**Data excerpts:**
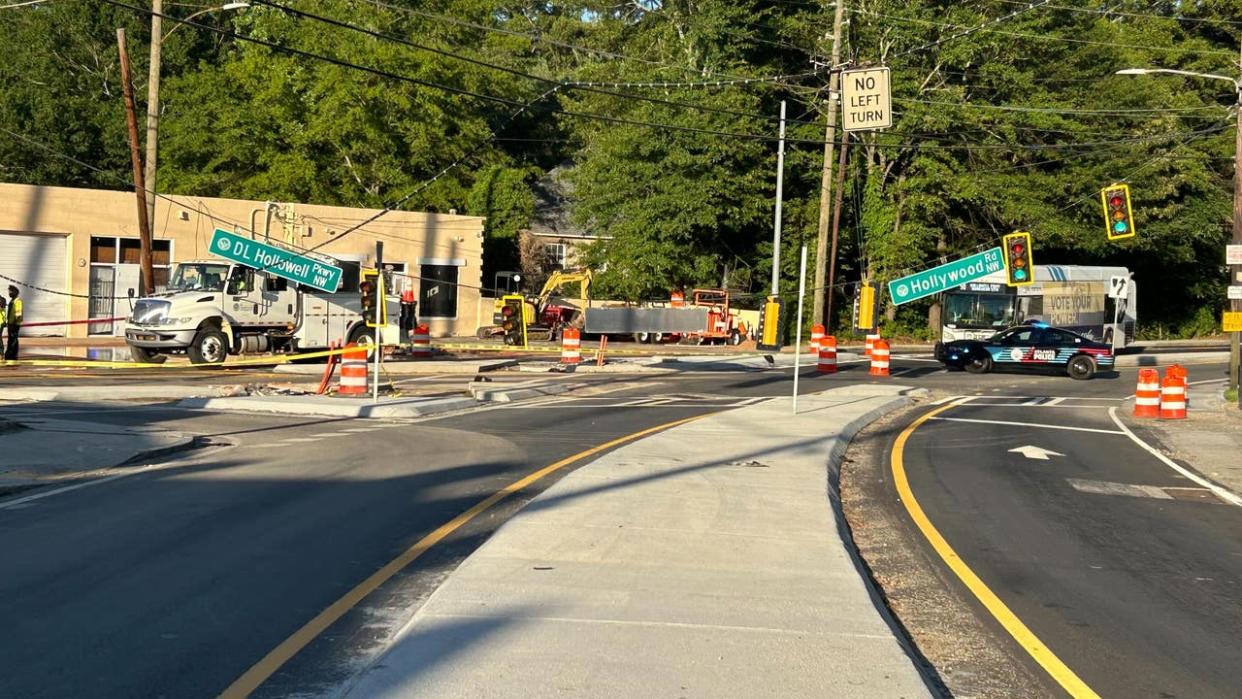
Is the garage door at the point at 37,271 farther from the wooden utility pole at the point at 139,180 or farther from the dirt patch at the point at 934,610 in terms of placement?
the dirt patch at the point at 934,610

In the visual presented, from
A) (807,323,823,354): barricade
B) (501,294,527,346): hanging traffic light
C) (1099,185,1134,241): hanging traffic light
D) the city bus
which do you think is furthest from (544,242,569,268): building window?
(1099,185,1134,241): hanging traffic light

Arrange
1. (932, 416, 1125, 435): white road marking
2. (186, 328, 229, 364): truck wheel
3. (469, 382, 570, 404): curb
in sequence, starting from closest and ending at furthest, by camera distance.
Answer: (932, 416, 1125, 435): white road marking
(469, 382, 570, 404): curb
(186, 328, 229, 364): truck wheel

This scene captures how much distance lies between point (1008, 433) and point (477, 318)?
31.1 metres

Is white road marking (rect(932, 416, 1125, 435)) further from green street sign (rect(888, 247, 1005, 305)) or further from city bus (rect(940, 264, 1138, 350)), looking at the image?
city bus (rect(940, 264, 1138, 350))

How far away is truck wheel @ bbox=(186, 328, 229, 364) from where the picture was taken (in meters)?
28.5

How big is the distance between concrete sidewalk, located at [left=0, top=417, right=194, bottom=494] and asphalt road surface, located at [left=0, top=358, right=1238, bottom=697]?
0.61m

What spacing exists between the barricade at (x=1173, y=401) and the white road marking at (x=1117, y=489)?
11.1 m

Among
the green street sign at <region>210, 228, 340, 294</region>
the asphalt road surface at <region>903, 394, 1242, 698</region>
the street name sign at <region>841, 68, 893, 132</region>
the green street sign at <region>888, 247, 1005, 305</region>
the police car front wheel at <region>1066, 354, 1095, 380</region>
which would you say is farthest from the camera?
the street name sign at <region>841, 68, 893, 132</region>

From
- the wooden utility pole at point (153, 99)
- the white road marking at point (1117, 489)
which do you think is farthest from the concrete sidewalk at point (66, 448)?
the wooden utility pole at point (153, 99)

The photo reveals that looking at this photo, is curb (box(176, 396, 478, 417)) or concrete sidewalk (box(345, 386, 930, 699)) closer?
concrete sidewalk (box(345, 386, 930, 699))

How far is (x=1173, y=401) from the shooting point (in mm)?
→ 25344

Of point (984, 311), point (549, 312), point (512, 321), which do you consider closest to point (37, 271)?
point (512, 321)

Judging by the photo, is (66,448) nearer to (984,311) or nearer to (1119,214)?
(1119,214)

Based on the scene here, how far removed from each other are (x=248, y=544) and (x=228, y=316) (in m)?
20.9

**Your goal:**
Transcribe the full listing above exactly as it stands, minus the pictures.

**Task answer:**
Is the garage door at the point at 37,271 farther from the wooden utility pole at the point at 139,180 or farther from the dirt patch at the point at 934,610 in terms of placement?
the dirt patch at the point at 934,610

In the visual presented, from
A) (807,323,823,354): barricade
B) (501,294,527,346): hanging traffic light
C) (1099,185,1134,241): hanging traffic light
D) the city bus
which do you think is furthest from (544,242,569,268): building window?
(1099,185,1134,241): hanging traffic light

Arrange
1. (932, 416, 1125, 435): white road marking
2. (186, 328, 229, 364): truck wheel
3. (469, 382, 570, 404): curb
in sequence, starting from closest and ending at furthest, by camera distance.
Answer: (932, 416, 1125, 435): white road marking
(469, 382, 570, 404): curb
(186, 328, 229, 364): truck wheel

This scene captures how much distance lies between point (1008, 433) and point (477, 318)?
31.1 metres

Is white road marking (rect(932, 416, 1125, 435)) further from green street sign (rect(888, 247, 1005, 305)) or further from city bus (rect(940, 264, 1138, 350)), looking at the image?
city bus (rect(940, 264, 1138, 350))

How far away is truck wheel @ bbox=(186, 328, 229, 364) from where the picture was taken (in meters)?
28.5

How big is the distance between concrete sidewalk, located at [left=0, top=417, right=194, bottom=494] and asphalt road surface, located at [left=0, top=358, right=1238, bottom=697]?
0.61m

What spacing exists between the barricade at (x=1173, y=401) and the white road marking at (x=1117, y=489)?
11.1 m

Among
the green street sign at <region>210, 228, 340, 294</region>
the asphalt road surface at <region>903, 394, 1242, 698</region>
the street name sign at <region>841, 68, 893, 132</region>
the green street sign at <region>888, 247, 1005, 305</region>
the police car front wheel at <region>1066, 354, 1095, 380</region>
which would you say is farthest from the camera?
the street name sign at <region>841, 68, 893, 132</region>

From
- the wooden utility pole at point (153, 99)
- the white road marking at point (1117, 489)
which do you think is farthest from the concrete sidewalk at point (66, 448)?
the wooden utility pole at point (153, 99)

The photo reveals that looking at this photo, is curb (box(176, 396, 478, 417)) or concrete sidewalk (box(345, 386, 930, 699)) closer?
concrete sidewalk (box(345, 386, 930, 699))

How far is (x=1173, y=401) from the shooting point (in mm)?
→ 25344

Of point (984, 311), point (549, 312), point (512, 321), which do you consider closest to point (37, 271)?
point (512, 321)

Judging by the photo, is (66,448) nearer to (984,311) or nearer to (1119,214)?
(1119,214)

Based on the scene here, how far removed from each other are (x=248, y=544) and (x=228, y=316) (in m)?
20.9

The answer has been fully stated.